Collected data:
########################################
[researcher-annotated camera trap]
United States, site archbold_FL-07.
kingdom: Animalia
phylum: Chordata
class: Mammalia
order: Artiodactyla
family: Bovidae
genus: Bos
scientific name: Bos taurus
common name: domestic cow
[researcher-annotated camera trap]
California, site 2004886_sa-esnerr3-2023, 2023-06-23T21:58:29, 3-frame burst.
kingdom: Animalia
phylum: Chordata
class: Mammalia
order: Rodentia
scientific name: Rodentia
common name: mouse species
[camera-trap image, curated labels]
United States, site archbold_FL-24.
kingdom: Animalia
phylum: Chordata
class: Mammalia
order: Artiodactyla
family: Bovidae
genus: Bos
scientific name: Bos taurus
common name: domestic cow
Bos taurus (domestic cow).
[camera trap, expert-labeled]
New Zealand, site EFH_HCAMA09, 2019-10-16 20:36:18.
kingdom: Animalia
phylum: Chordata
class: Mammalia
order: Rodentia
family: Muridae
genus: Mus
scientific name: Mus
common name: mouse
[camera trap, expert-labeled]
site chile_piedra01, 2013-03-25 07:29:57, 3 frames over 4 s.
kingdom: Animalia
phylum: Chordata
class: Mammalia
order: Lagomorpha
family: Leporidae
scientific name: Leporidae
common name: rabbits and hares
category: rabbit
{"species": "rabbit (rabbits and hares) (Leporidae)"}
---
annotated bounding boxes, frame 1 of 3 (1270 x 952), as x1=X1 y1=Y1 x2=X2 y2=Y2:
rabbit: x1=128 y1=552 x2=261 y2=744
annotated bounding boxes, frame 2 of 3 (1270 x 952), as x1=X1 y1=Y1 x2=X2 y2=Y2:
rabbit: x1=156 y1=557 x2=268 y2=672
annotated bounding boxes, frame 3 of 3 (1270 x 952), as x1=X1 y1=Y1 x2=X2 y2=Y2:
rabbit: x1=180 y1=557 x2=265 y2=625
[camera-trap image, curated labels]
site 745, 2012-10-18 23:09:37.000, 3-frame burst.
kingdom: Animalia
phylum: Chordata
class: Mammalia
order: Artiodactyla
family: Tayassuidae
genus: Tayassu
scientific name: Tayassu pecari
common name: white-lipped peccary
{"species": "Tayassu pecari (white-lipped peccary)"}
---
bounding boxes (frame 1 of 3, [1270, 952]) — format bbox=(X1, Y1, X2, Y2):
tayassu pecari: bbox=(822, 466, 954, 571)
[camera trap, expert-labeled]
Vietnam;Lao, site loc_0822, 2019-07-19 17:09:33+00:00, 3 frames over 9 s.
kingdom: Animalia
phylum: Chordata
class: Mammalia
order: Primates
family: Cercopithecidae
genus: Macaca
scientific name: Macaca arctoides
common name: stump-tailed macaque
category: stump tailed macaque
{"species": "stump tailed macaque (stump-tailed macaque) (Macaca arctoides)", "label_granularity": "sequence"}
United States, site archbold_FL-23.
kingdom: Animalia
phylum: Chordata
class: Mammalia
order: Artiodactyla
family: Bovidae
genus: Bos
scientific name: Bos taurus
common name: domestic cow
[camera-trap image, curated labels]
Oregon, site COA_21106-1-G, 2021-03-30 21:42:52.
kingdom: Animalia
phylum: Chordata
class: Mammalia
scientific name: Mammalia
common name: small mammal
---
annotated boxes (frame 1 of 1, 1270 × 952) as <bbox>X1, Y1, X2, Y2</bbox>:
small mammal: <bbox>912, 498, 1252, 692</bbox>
########################################
Work order:
Please type the entries above out again exactly.

Response for this exercise:
[researcher-annotated camera trap]
United States, site archbold_FL-07.
kingdom: Animalia
phylum: Chordata
class: Mammalia
order: Artiodactyla
family: Bovidae
genus: Bos
scientific name: Bos taurus
common name: domestic cow
[researcher-annotated camera trap]
California, site 2004886_sa-esnerr3-2023, 2023-06-23T21:58:29, 3-frame burst.
kingdom: Animalia
phylum: Chordata
class: Mammalia
order: Rodentia
scientific name: Rodentia
common name: mouse species
[camera-trap image, curated labels]
United States, site archbold_FL-24.
kingdom: Animalia
phylum: Chordata
class: Mammalia
order: Artiodactyla
family: Bovidae
genus: Bos
scientific name: Bos taurus
common name: domestic cow
Bos taurus (domestic cow).
[camera trap, expert-labeled]
New Zealand, site EFH_HCAMA09, 2019-10-16 20:36:18.
kingdom: Animalia
phylum: Chordata
class: Mammalia
order: Rodentia
family: Muridae
genus: Mus
scientific name: Mus
common name: mouse
[camera trap, expert-labeled]
site chile_piedra01, 2013-03-25 07:29:57, 3 frames over 4 s.
kingdom: Animalia
phylum: Chordata
class: Mammalia
order: Lagomorpha
family: Leporidae
scientific name: Leporidae
common name: rabbits and hares
category: rabbit
{"species": "rabbit (rabbits and hares) (Leporidae)"}
---
annotated bounding boxes, frame 1 of 3 (1270 x 952), as x1=X1 y1=Y1 x2=X2 y2=Y2:
rabbit: x1=128 y1=552 x2=261 y2=744
annotated bounding boxes, frame 2 of 3 (1270 x 952), as x1=X1 y1=Y1 x2=X2 y2=Y2:
rabbit: x1=156 y1=557 x2=268 y2=672
annotated bounding boxes, frame 3 of 3 (1270 x 952), as x1=X1 y1=Y1 x2=X2 y2=Y2:
rabbit: x1=180 y1=557 x2=265 y2=625
[camera-trap image, curated labels]
site 745, 2012-10-18 23:09:37.000, 3-frame burst.
kingdom: Animalia
phylum: Chordata
class: Mammalia
order: Artiodactyla
family: Tayassuidae
genus: Tayassu
scientific name: Tayassu pecari
common name: white-lipped peccary
{"species": "Tayassu pecari (white-lipped peccary)"}
---
bounding boxes (frame 1 of 3, [1270, 952]) — format bbox=(X1, Y1, X2, Y2):
tayassu pecari: bbox=(822, 466, 954, 571)
[camera trap, expert-labeled]
Vietnam;Lao, site loc_0822, 2019-07-19 17:09:33+00:00, 3 frames over 9 s.
kingdom: Animalia
phylum: Chordata
class: Mammalia
order: Primates
family: Cercopithecidae
genus: Macaca
scientific name: Macaca arctoides
common name: stump-tailed macaque
category: stump tailed macaque
{"species": "stump tailed macaque (stump-tailed macaque) (Macaca arctoides)", "label_granularity": "sequence"}
United States, site archbold_FL-23.
kingdom: Animalia
phylum: Chordata
class: Mammalia
order: Artiodactyla
family: Bovidae
genus: Bos
scientific name: Bos taurus
common name: domestic cow
[camera-trap image, curated labels]
Oregon, site COA_21106-1-G, 2021-03-30 21:42:52.
kingdom: Animalia
phylum: Chordata
class: Mammalia
scientific name: Mammalia
common name: small mammal
---
annotated boxes (frame 1 of 1, 1270 × 952) as <bbox>X1, Y1, X2, Y2</bbox>:
small mammal: <bbox>912, 498, 1252, 692</bbox>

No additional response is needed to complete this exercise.